The Wausau Policy and Traveler's Policy both expressly affirm the insurers' duty to defend Neil Jones, Dkt. 17, at 19, 49, but the policies exclude coverage for "bodily injury intentionally caused or aggravated by [Neil Jones]," as well as "damages arising out of coercion, criticism, demotion, evaluation, reassignment, discipline, defamation, harassment, humiliation, discrimination against or termination of any employee[.]" Id., at 18, 48.
c. Neil Jones' claims
Neil Jones alleges that Traveler's and Wausau breached their respective insurance contracts (Claim 1), violated the Insurance Fair Conduct Act (Claim 2), violated the Washington Consumer Protection Act (Claim 3), and acted in bad faith. Neil Jones seeks summary judgment only as to the breach of contract claim. Dkt. 16, at 4. Wausau requests summary judgment as to all claims, while Traveler's requests summary judgment as to all claims to the extent that the claims center on an allegedly unreasonable denial of coverage. Dkts. 18, at 3; 19, at 11, 12.
SUMMARY JUDGMENT STANDARD
Summary judgment is proper only if the pleadings, the discovery and disclosure materials on file, and any affidavits show that there is no genuine issue as to any material fact and that the movant is entitled to judgment as a matter of law. Fed.R.Civ.P. 56(c). The moving party is entitled to judgment as a matter of law when the nonmoving party fails to make a sufficient showing on an essential element of a claim in the case on which the nonmoving party has the burden of proof. Celotex Corp. v. Catrett, 477 U.S. 317, 323 (1985). There is no genuine issue of fact for trial where the record, taken as a whole, could not lead a rational trier of fact to find for the non moving party. Matsushita Elec. Indus. Co. v. Zenith Radio Corp., 475 U.S. 574, 586 (1986)(nonmoving party must present specific, significant probative evidence, not simply "some metaphysical doubt."). See also Fed.R.Civ.P. 56(e). Conversely, a genuine dispute over a material fact exists if there is sufficient evidence supporting the claimed factual dispute, requiring a judge or jury to resolve the differing versions of the truth. Anderson v. Liberty Lobby, Inc., 477 .S. 242, 253 (1986); T.W. Elec. Service Inc. v. Pacific Electrical Contractors Association, 809 F.2d 626, 630 (9 Cir. 1987).

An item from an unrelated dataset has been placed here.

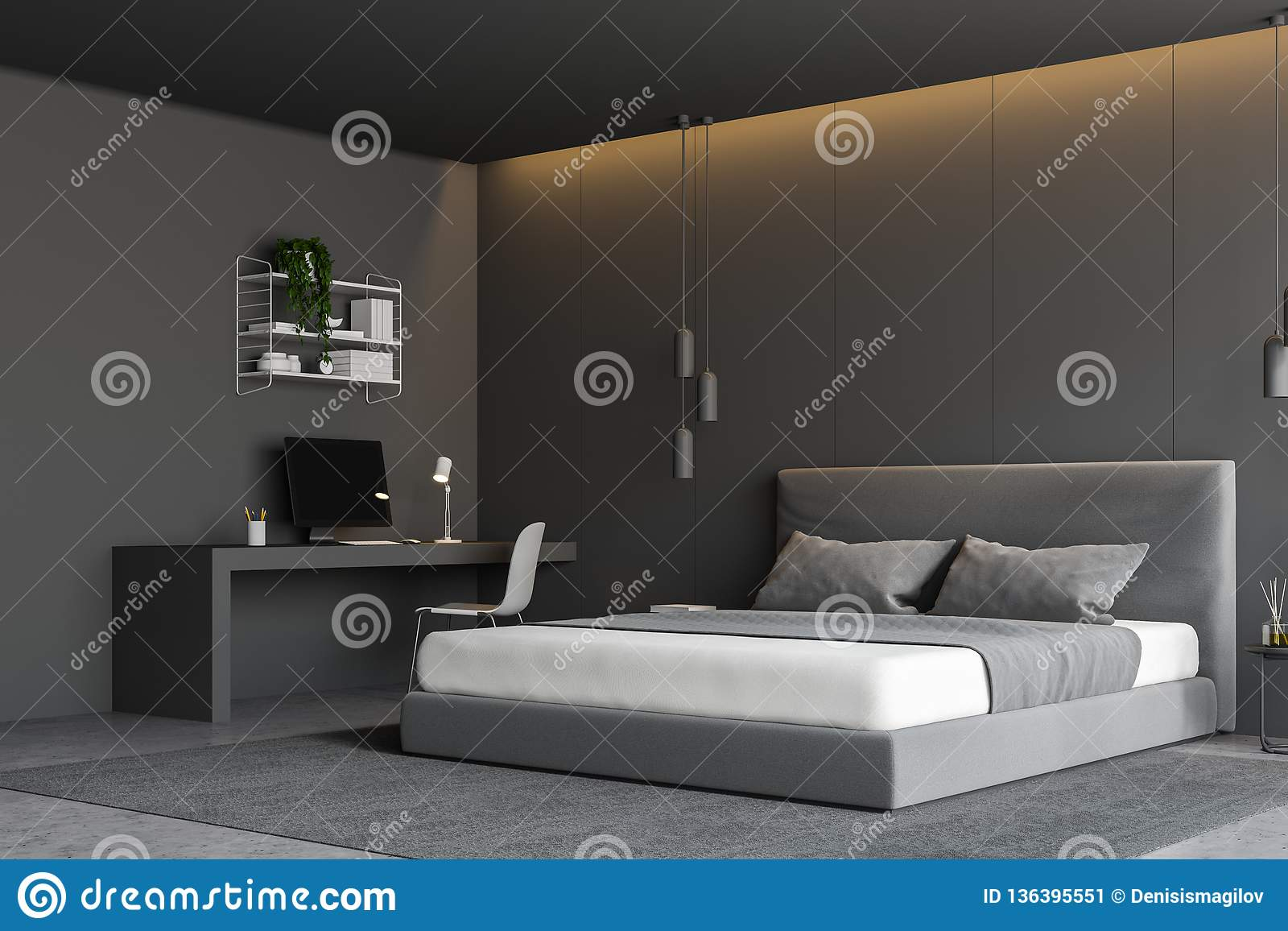 Gray Bedroom Corner With Computer Desk Stock Illustration ...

The determination of the existence of a material fact is often a close question. The Court must consider the substantive evidentiary burden that the nonmoving party must meet at trial—e.g., a preponderance of the evidence in most civil cases. Anderson, 477 U.S. at 254, T.W. Elect. Service Inc., 809 F.2d at 630. The Court must resolve any factual issues of controversy in favor of the nonmoving party only when the facts specifically attested by that party contradict facts specifically attested by the moving party. The nonmoving party may not merely state that it will discredit the moving party's evidence at trial, in the hopes that evidence can be developed at trial to support the claim. T.W. Elect. Service Inc., 809 F.2d at 630 (relying on Anderson, supra). Conclusory, non specific statements in affidavits are not sufficient, and "missing facts" will not be "presumed." Lujan v. National Wildlife Federation, 497 U.S. 871, 888-89 (1990).
DISCUSSION
A. Denial of coverage
As discussed with relation to each claim, see below Part B, each of Neil Jones' four claims centers on the allegation that Traveler's and Wausau unreasonably denied coverage, reneging on their duty to defend Mr. Currie's lawsuit. If Traveler's and Wausau did not unreasonably deny Neil Jones coverage, summary judgment as to all claims should be granted in favor of Traveler's and Wausau and against Neil Jones.
1. The Traveler's Policy and Wausau Policy are not ambiguous and clearly exclude coverage of Mr. Currie's lawsuit.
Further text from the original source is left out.